### Given records
== Segment start ==

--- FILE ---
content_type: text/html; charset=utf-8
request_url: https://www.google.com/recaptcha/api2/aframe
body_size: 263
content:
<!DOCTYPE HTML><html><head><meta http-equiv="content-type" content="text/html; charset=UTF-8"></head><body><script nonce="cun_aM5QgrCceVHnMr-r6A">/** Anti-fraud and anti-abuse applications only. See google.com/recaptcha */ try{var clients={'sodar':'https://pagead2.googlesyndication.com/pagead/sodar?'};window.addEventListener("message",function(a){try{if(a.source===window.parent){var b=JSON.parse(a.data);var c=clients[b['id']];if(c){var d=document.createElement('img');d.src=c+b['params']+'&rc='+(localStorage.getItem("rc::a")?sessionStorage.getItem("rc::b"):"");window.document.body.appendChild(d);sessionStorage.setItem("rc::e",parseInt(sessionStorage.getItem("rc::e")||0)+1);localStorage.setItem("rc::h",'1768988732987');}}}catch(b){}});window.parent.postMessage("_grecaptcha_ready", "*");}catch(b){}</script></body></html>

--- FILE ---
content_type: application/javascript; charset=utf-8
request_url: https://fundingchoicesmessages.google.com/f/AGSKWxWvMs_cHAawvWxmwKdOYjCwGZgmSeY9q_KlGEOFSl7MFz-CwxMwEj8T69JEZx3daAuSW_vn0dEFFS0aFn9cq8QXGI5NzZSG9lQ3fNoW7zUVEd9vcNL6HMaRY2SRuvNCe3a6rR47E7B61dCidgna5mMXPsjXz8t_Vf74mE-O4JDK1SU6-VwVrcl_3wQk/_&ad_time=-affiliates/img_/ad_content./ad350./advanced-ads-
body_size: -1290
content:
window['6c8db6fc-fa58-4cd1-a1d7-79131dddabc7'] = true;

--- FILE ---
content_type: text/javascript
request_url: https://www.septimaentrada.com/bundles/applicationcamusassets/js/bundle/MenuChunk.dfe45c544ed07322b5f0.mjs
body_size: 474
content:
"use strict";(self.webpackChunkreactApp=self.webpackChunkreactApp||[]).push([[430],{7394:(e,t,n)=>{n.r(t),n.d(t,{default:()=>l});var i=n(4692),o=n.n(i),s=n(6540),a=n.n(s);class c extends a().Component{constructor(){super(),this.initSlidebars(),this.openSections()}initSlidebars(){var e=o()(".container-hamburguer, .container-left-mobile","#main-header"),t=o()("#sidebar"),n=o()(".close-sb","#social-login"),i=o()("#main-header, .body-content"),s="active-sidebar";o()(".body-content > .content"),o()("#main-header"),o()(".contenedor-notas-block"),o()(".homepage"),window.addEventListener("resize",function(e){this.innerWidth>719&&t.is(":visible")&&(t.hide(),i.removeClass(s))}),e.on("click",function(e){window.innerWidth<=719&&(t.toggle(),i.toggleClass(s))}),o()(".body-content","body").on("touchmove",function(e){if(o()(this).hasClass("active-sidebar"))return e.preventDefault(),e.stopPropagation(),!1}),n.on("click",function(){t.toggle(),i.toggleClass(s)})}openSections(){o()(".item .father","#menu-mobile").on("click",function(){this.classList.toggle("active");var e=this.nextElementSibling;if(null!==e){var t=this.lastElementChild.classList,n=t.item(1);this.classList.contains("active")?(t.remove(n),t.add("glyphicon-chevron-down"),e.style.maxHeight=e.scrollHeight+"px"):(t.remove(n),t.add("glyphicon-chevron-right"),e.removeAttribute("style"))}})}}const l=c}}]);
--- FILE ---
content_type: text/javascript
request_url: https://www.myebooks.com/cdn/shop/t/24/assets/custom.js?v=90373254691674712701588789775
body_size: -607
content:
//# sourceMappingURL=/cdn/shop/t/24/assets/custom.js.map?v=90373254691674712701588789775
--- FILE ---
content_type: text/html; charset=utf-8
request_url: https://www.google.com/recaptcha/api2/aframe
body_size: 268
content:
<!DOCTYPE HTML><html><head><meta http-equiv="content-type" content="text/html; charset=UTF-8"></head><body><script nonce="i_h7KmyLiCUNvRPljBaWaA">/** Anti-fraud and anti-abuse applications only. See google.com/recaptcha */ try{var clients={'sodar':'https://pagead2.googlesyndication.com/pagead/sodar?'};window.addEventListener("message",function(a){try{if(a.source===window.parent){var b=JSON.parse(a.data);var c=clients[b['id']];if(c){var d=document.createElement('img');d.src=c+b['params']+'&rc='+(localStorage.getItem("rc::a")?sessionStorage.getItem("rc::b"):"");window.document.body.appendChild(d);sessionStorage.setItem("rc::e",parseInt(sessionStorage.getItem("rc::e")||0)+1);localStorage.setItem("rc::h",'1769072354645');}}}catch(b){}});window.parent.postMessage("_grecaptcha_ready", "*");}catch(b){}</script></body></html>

== Segment end ==

### Task requirements
Copy out each record word for word.

### Expected output
--- FILE ---
content_type: text/html; charset=utf-8
request_url: https://www.google.com/recaptcha/api2/aframe
body_size: 263
content:
<!DOCTYPE HTML><html><head><meta http-equiv="content-type" content="text/html; charset=UTF-8"></head><body><script nonce="cun_aM5QgrCceVHnMr-r6A">/** Anti-fraud and anti-abuse applications only. See google.com/recaptcha */ try{var clients={'sodar':'https://pagead2.googlesyndication.com/pagead/sodar?'};window.addEventListener("message",function(a){try{if(a.source===window.parent){var b=JSON.parse(a.data);var c=clients[b['id']];if(c){var d=document.createElement('img');d.src=c+b['params']+'&rc='+(localStorage.getItem("rc::a")?sessionStorage.getItem("rc::b"):"");window.document.body.appendChild(d);sessionStorage.setItem("rc::e",parseInt(sessionStorage.getItem("rc::e")||0)+1);localStorage.setItem("rc::h",'1768988732987');}}}catch(b){}});window.parent.postMessage("_grecaptcha_ready", "*");}catch(b){}</script></body></html>

--- FILE ---
content_type: application/javascript; charset=utf-8
request_url: https://fundingchoicesmessages.google.com/f/AGSKWxWvMs_cHAawvWxmwKdOYjCwGZgmSeY9q_KlGEOFSl7MFz-CwxMwEj8T69JEZx3daAuSW_vn0dEFFS0aFn9cq8QXGI5NzZSG9lQ3fNoW7zUVEd9vcNL6HMaRY2SRuvNCe3a6rR47E7B61dCidgna5mMXPsjXz8t_Vf74mE-O4JDK1SU6-VwVrcl_3wQk/_&ad_time=-affiliates/img_/ad_content./ad350./advanced-ads-
body_size: -1290
content:
window['6c8db6fc-fa58-4cd1-a1d7-79131dddabc7'] = true;

--- FILE ---
content_type: text/javascript
request_url: https://www.septimaentrada.com/bundles/applicationcamusassets/js/bundle/MenuChunk.dfe45c544ed07322b5f0.mjs
body_size: 474
content:
"use strict";(self.webpackChunkreactApp=self.webpackChunkreactApp||[]).push([[430],{7394:(e,t,n)=>{n.r(t),n.d(t,{default:()=>l});var i=n(4692),o=n.n(i),s=n(6540),a=n.n(s);class c extends a().Component{constructor(){super(),this.initSlidebars(),this.openSections()}initSlidebars(){var e=o()(".container-hamburguer, .container-left-mobile","#main-header"),t=o()("#sidebar"),n=o()(".close-sb","#social-login"),i=o()("#main-header, .body-content"),s="active-sidebar";o()(".body-content > .content"),o()("#main-header"),o()(".contenedor-notas-block"),o()(".homepage"),window.addEventListener("resize",function(e){this.innerWidth>719&&t.is(":visible")&&(t.hide(),i.removeClass(s))}),e.on("click",function(e){window.innerWidth<=719&&(t.toggle(),i.toggleClass(s))}),o()(".body-content","body").on("touchmove",function(e){if(o()(this).hasClass("active-sidebar"))return e.preventDefault(),e.stopPropagation(),!1}),n.on("click",function(){t.toggle(),i.toggleClass(s)})}openSections(){o()(".item .father","#menu-mobile").on("click",function(){this.classList.toggle("active");var e=this.nextElementSibling;if(null!==e){var t=this.lastElementChild.classList,n=t.item(1);this.classList.contains("active")?(t.remove(n),t.add("glyphicon-chevron-down"),e.style.maxHeight=e.scrollHeight+"px"):(t.remove(n),t.add("glyphicon-chevron-right"),e.removeAttribute("style"))}})}}const l=c}}]);
--- FILE ---
content_type: text/javascript
request_url: https://www.myebooks.com/cdn/shop/t/24/assets/custom.js?v=90373254691674712701588789775
body_size: -607
content:
//# sourceMappingURL=/cdn/shop/t/24/assets/custom.js.map?v=90373254691674712701588789775
--- FILE ---
content_type: text/html; charset=utf-8
request_url: https://www.google.com/recaptcha/api2/aframe
body_size: 268
content:
<!DOCTYPE HTML><html><head><meta http-equiv="content-type" content="text/html; charset=UTF-8"></head><body><script nonce="i_h7KmyLiCUNvRPljBaWaA">/** Anti-fraud and anti-abuse applications only. See google.com/recaptcha */ try{var clients={'sodar':'https://pagead2.googlesyndication.com/pagead/sodar?'};window.addEventListener("message",function(a){try{if(a.source===window.parent){var b=JSON.parse(a.data);var c=clients[b['id']];if(c){var d=document.createElement('img');d.src=c+b['params']+'&rc='+(localStorage.getItem("rc::a")?sessionStorage.getItem("rc::b"):"");window.document.body.appendChild(d);sessionStorage.setItem("rc::e",parseInt(sessionStorage.getItem("rc::e")||0)+1);localStorage.setItem("rc::h",'1769072354645');}}}catch(b){}});window.parent.postMessage("_grecaptcha_ready", "*");}catch(b){}</script></body></html>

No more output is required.